> Dataset rows
····················

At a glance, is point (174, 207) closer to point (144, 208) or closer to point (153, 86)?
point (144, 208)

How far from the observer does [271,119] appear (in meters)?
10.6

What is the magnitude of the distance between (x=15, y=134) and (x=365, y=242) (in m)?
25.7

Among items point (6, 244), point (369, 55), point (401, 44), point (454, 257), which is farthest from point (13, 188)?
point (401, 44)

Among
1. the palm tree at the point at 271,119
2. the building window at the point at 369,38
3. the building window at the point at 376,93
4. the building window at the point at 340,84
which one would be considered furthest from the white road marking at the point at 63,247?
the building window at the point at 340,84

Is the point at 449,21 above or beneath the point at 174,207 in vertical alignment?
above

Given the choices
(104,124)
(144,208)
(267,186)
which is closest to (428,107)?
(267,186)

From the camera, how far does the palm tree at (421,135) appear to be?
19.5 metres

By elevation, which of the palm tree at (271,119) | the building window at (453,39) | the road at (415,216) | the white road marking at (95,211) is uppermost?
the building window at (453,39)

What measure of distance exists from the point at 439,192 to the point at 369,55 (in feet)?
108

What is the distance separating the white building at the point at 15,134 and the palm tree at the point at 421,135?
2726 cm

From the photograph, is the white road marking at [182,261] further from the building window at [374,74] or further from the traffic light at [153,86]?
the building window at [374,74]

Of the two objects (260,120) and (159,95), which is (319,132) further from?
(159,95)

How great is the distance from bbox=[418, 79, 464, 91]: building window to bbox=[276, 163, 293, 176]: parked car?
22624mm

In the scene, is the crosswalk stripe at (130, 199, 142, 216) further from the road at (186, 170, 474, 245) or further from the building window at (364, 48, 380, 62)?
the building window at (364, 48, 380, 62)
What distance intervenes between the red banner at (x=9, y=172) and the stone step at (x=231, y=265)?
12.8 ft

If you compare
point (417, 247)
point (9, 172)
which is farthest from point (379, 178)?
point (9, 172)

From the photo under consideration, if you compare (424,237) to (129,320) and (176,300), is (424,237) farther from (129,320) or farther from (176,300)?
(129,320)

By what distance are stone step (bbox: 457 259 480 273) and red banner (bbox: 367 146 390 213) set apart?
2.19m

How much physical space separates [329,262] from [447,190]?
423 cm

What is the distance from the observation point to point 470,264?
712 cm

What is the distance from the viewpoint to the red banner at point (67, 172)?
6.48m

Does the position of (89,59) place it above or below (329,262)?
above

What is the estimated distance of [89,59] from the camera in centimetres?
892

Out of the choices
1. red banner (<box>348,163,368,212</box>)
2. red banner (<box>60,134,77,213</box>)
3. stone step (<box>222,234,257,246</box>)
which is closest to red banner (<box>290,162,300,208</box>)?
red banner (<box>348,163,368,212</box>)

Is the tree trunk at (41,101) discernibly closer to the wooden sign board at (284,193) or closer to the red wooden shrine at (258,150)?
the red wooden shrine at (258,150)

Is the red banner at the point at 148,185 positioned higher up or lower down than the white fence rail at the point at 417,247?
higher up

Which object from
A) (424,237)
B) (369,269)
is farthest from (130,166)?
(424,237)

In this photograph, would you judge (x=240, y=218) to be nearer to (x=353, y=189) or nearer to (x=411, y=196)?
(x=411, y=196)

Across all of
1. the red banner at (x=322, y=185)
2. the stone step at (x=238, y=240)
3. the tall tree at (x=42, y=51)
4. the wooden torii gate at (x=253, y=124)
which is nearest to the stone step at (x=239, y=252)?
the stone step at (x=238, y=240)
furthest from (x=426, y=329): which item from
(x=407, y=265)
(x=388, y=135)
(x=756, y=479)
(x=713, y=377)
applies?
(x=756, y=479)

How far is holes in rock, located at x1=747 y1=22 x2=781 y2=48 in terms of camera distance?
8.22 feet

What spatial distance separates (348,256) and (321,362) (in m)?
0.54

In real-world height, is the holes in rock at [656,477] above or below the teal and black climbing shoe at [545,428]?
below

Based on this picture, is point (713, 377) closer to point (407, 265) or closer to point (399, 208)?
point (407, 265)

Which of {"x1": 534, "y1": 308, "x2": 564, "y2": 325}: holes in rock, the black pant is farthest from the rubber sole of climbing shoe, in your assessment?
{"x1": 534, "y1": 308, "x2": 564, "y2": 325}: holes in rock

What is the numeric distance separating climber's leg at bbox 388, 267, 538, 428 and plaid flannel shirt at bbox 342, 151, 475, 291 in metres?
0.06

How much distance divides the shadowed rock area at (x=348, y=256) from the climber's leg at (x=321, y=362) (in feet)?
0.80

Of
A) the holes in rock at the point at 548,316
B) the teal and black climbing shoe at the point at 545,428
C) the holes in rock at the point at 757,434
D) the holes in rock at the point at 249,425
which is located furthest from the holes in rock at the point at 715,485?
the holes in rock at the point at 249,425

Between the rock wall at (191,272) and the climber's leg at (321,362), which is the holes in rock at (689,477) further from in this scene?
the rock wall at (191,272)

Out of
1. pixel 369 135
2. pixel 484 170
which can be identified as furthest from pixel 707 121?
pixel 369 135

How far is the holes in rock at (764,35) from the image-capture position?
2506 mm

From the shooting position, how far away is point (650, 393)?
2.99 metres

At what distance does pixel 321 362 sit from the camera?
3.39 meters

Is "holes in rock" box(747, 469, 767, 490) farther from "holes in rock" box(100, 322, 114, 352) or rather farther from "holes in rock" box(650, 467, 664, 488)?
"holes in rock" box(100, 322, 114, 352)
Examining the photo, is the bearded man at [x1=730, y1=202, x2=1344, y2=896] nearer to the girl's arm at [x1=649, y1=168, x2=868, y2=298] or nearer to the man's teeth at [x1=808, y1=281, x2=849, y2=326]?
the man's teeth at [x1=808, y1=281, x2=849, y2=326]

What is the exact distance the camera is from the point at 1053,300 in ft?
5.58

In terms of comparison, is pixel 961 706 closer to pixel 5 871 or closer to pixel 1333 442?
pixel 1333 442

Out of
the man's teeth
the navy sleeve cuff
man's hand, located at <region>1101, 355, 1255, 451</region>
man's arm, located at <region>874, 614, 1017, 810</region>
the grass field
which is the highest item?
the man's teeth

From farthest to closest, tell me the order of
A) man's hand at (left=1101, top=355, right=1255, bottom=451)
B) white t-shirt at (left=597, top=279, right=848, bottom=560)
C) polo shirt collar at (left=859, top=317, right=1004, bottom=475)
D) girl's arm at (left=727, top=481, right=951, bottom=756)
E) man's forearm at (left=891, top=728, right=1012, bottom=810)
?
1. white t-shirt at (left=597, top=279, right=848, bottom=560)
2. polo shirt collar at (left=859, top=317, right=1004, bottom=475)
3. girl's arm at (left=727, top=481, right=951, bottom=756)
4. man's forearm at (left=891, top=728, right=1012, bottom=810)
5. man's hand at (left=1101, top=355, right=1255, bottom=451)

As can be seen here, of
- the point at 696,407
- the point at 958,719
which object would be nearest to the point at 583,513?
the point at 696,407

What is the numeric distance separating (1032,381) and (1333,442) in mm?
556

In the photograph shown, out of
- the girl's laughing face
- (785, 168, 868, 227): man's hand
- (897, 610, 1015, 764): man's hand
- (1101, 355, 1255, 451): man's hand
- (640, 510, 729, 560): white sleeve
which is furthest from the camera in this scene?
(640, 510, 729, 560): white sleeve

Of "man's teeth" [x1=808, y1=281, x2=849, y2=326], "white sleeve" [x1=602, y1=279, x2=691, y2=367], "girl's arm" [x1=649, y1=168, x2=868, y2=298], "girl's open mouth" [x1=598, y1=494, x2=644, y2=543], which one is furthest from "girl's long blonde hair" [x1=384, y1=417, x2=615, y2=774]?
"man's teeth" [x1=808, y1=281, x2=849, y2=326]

····················

> Problem statement
Rewrite the data above, changing each "palm tree" to "date palm" and leaving everything else the same.

> The output
At a glance, is point (174, 207) closer to point (144, 208) or closer to point (153, 86)?
point (144, 208)

How far from the observer does [271,119] appear (in meters)?
10.6

What is the magnitude of the distance between (x=15, y=134) and (x=365, y=242) (in m)?
25.7

Among items point (6, 244), point (369, 55), point (401, 44), point (454, 257), which is farthest from point (13, 188)?
point (401, 44)

Among
1. the date palm at the point at 271,119
2. the building window at the point at 369,38
3. the building window at the point at 376,93
4. the building window at the point at 340,84
which one would be considered furthest from the white road marking at the point at 63,247?
the building window at the point at 340,84

Is the point at 449,21 above or beneath the point at 174,207 in vertical alignment?
above

Given the choices
(104,124)
(144,208)
(267,186)
which is closest to (428,107)?
(267,186)

From the camera, how far does the date palm at (421,135) appear to be?
19.5 metres

By elevation, which of the date palm at (271,119) | the building window at (453,39) | the road at (415,216) | the white road marking at (95,211) is uppermost?
the building window at (453,39)

What measure of distance exists from the point at 439,192 to the point at 369,55 (in feet)?
108

What is the distance separating the white building at the point at 15,134 and the date palm at the point at 421,135?
2726 cm

From the photograph, is the white road marking at [182,261] further from the building window at [374,74] or further from the traffic light at [153,86]?
the building window at [374,74]

Of the two objects (260,120) and (159,95), which is (319,132) further from?
(159,95)

How great is the distance from bbox=[418, 79, 464, 91]: building window to bbox=[276, 163, 293, 176]: parked car?
22624mm

In the scene, is the crosswalk stripe at (130, 199, 142, 216) further from the road at (186, 170, 474, 245) or further from the building window at (364, 48, 380, 62)?
the building window at (364, 48, 380, 62)
What distance intervenes between the red banner at (x=9, y=172) and the stone step at (x=231, y=265)?
12.8 ft

If you compare
point (417, 247)
point (9, 172)
which is farthest from point (379, 178)?
point (9, 172)

From the photo under consideration, if you compare (424,237) to (129,320) and (176,300), is (424,237) farther from (129,320) or farther from (176,300)?
(129,320)

By what distance are stone step (bbox: 457 259 480 273) and red banner (bbox: 367 146 390 213) set apart?
2.19m

How much physical space separates [329,262] from [447,190]?
423 cm

What is the distance from the observation point to point 470,264?
712 cm

What is the distance from the viewpoint to the red banner at point (67, 172)?
6.48m

Does the position of (89,59) place it above or below (329,262)?
above

What is the estimated distance of [89,59] from the camera in centimetres?
892

Out of the choices
1. red banner (<box>348,163,368,212</box>)
2. red banner (<box>60,134,77,213</box>)
3. stone step (<box>222,234,257,246</box>)
which is closest to red banner (<box>290,162,300,208</box>)?
red banner (<box>348,163,368,212</box>)

Is the tree trunk at (41,101) discernibly closer to the wooden sign board at (284,193) or closer to the red wooden shrine at (258,150)?
the red wooden shrine at (258,150)

Is the red banner at the point at 148,185 positioned higher up or lower down than the white fence rail at the point at 417,247?
higher up

Which object from
A) (424,237)
B) (369,269)
is farthest from (130,166)?
(424,237)

In this photograph, would you judge (x=240, y=218) to be nearer to (x=353, y=189) or nearer to (x=411, y=196)?
(x=411, y=196)

Across all of
1. the red banner at (x=322, y=185)
2. the stone step at (x=238, y=240)
3. the tall tree at (x=42, y=51)
4. the wooden torii gate at (x=253, y=124)
which is nearest to the stone step at (x=239, y=252)?
the stone step at (x=238, y=240)
furthest from (x=426, y=329): which item from
(x=407, y=265)
(x=388, y=135)
(x=756, y=479)
(x=713, y=377)
applies?
(x=756, y=479)

How far is holes in rock, located at x1=747 y1=22 x2=781 y2=48 in terms of camera distance?
8.22 feet

What spatial distance separates (348,256) and (321,362) (in m)?
0.54

In real-world height, is the holes in rock at [656,477] above or below the teal and black climbing shoe at [545,428]?
below

Based on this picture, is point (713, 377) closer to point (407, 265) or closer to point (399, 208)?
point (407, 265)

Which of {"x1": 534, "y1": 308, "x2": 564, "y2": 325}: holes in rock, the black pant is farthest from the rubber sole of climbing shoe, in your assessment?
{"x1": 534, "y1": 308, "x2": 564, "y2": 325}: holes in rock

What is the numeric distance separating climber's leg at bbox 388, 267, 538, 428 and plaid flannel shirt at bbox 342, 151, 475, 291 in metres?
0.06

How much distance divides the shadowed rock area at (x=348, y=256) from the climber's leg at (x=321, y=362) (in feet)?
0.80

Of
A) the holes in rock at the point at 548,316
B) the teal and black climbing shoe at the point at 545,428
C) the holes in rock at the point at 757,434
D) the holes in rock at the point at 249,425
which is located furthest from the holes in rock at the point at 715,485?
the holes in rock at the point at 249,425

Between the rock wall at (191,272) and the climber's leg at (321,362), which is the holes in rock at (689,477) further from in this scene?
the rock wall at (191,272)

Out of
1. pixel 369 135
2. pixel 484 170
which can be identified as furthest from pixel 707 121?
pixel 369 135

How far is the holes in rock at (764,35) from the image-capture position?
2506 mm

From the shooting position, how far away is point (650, 393)?
2.99 metres

At what distance does pixel 321 362 sit from the camera?
3.39 meters

Is "holes in rock" box(747, 469, 767, 490) farther from "holes in rock" box(100, 322, 114, 352) or rather farther from "holes in rock" box(650, 467, 664, 488)?
"holes in rock" box(100, 322, 114, 352)
Examining the photo, is the bearded man at [x1=730, y1=202, x2=1344, y2=896] nearer to the girl's arm at [x1=649, y1=168, x2=868, y2=298] or nearer to the man's teeth at [x1=808, y1=281, x2=849, y2=326]?
the man's teeth at [x1=808, y1=281, x2=849, y2=326]

What is the exact distance the camera is from the point at 1053,300 in ft?
5.58

In terms of comparison, is pixel 961 706 closer to pixel 5 871 or closer to pixel 1333 442?
pixel 1333 442

Out of
the man's teeth
the navy sleeve cuff
man's hand, located at <region>1101, 355, 1255, 451</region>
man's arm, located at <region>874, 614, 1017, 810</region>
the grass field
which is the highest item?
the man's teeth

From farthest to closest, tell me the order of
A) man's hand at (left=1101, top=355, right=1255, bottom=451)
B) white t-shirt at (left=597, top=279, right=848, bottom=560)
C) polo shirt collar at (left=859, top=317, right=1004, bottom=475)
D) girl's arm at (left=727, top=481, right=951, bottom=756)
E) man's forearm at (left=891, top=728, right=1012, bottom=810)
?
1. white t-shirt at (left=597, top=279, right=848, bottom=560)
2. polo shirt collar at (left=859, top=317, right=1004, bottom=475)
3. girl's arm at (left=727, top=481, right=951, bottom=756)
4. man's forearm at (left=891, top=728, right=1012, bottom=810)
5. man's hand at (left=1101, top=355, right=1255, bottom=451)

As can be seen here, of
- the point at 696,407
- the point at 958,719
which object would be nearest to the point at 583,513?
the point at 696,407

What is the numeric distance separating (1032,381) and (1333,442) in mm?
556

In the photograph shown, out of
- the girl's laughing face
- (785, 168, 868, 227): man's hand
- (897, 610, 1015, 764): man's hand
- (1101, 355, 1255, 451): man's hand
- (640, 510, 729, 560): white sleeve
which is furthest from the camera in this scene?
(640, 510, 729, 560): white sleeve

Of "man's teeth" [x1=808, y1=281, x2=849, y2=326], "white sleeve" [x1=602, y1=279, x2=691, y2=367], "girl's arm" [x1=649, y1=168, x2=868, y2=298], "girl's open mouth" [x1=598, y1=494, x2=644, y2=543], which one is furthest from "girl's long blonde hair" [x1=384, y1=417, x2=615, y2=774]?
"man's teeth" [x1=808, y1=281, x2=849, y2=326]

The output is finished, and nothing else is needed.